Cray System Management Documentation > Cray System Management (CSM) Administration Guide > kubernetes > Restore Bare-Metal etcd Clusters from an S3 Snapshot

Restore Bare-Metal etcd Clusters from an S3 Snapshot

The etcd cluster that serves Kubernetes on master nodes is backed up every 10 minutes. These backups are pushed to Ceph Rados Gateway (S3).

Restoring the etcd cluster from backup is only meant to be used in a catastrophic scenario, in which the Kubernetes cluster and master nodes are being rebuilt.
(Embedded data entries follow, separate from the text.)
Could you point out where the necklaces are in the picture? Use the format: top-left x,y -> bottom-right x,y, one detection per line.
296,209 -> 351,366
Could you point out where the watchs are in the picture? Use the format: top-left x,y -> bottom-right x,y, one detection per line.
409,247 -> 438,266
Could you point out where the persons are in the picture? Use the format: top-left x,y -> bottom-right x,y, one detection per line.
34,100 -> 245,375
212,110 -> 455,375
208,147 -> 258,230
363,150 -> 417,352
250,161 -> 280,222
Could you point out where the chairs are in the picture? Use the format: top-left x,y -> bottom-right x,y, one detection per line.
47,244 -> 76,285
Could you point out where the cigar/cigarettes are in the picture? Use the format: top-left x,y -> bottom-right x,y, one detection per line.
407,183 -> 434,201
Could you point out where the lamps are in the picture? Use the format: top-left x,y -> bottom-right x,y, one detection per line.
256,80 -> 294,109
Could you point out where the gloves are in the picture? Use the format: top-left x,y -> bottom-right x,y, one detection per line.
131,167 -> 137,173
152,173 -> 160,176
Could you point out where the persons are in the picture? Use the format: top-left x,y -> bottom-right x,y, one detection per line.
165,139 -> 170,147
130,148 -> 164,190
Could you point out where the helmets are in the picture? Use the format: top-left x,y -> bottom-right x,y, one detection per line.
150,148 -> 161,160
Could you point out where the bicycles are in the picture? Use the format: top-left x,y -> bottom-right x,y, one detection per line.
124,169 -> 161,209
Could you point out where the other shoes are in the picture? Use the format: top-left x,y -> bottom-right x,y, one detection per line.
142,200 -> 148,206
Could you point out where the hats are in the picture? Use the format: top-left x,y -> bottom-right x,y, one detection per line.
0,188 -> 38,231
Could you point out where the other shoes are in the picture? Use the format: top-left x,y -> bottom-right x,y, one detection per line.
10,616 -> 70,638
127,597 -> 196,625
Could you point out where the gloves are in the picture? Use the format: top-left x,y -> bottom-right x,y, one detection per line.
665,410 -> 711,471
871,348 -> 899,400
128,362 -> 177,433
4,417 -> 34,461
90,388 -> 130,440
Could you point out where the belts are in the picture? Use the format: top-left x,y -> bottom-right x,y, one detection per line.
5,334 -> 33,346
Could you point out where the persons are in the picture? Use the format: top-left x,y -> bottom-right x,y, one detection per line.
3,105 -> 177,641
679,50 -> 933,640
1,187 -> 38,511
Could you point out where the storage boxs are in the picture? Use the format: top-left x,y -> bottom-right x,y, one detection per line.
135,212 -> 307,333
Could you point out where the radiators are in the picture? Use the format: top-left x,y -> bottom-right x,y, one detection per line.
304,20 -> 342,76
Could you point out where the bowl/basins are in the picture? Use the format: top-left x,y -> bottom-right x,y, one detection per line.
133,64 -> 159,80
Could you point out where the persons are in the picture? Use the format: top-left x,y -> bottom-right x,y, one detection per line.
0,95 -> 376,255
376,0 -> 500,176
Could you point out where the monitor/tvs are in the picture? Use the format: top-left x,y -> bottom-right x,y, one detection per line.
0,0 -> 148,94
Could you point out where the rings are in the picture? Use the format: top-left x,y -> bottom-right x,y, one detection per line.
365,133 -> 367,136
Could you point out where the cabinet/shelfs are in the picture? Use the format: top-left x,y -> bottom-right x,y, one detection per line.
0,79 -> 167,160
This procedure shows how to restore the bare-metal etcd cluster from a Simple Storage Service (S3) snapshot.

The etcd cluster needs to be restored from a backup when the Kubernetes cluster and master nodes are being rebuilt.

Prerequisites

The Kubernetes cluster on master nodes is being rebuilt.

1. Preparation

This procedure can be run on any master NCN.

(ncn-m#) Select a snapshot to restore a backup.

List the available backups.

cd /opt/cray/platform-utils/s3 && ./list-objects.py \
--bucket-name etcd-backup | grep bare-metal

Example output:

bare-metal/etcd-backup-2020-02-04-18-00-10.tar.gz
bare-metal/etcd-backup-2020-02-04-18-10-06.tar.gz
bare-metal/etcd-backup-2020-02-04-18-20-02.tar.gz
bare-metal/etcd-backup-2020-02-04-18-30-10.tar.gz
bare-metal/etcd-backup-2020-02-04-18-40-06.tar.gz
bare-metal/etcd-backup-2020-02-04-18-50-03.tar.gz

Set the BACKUP_NAME variable to the file name of the desired backup from the list.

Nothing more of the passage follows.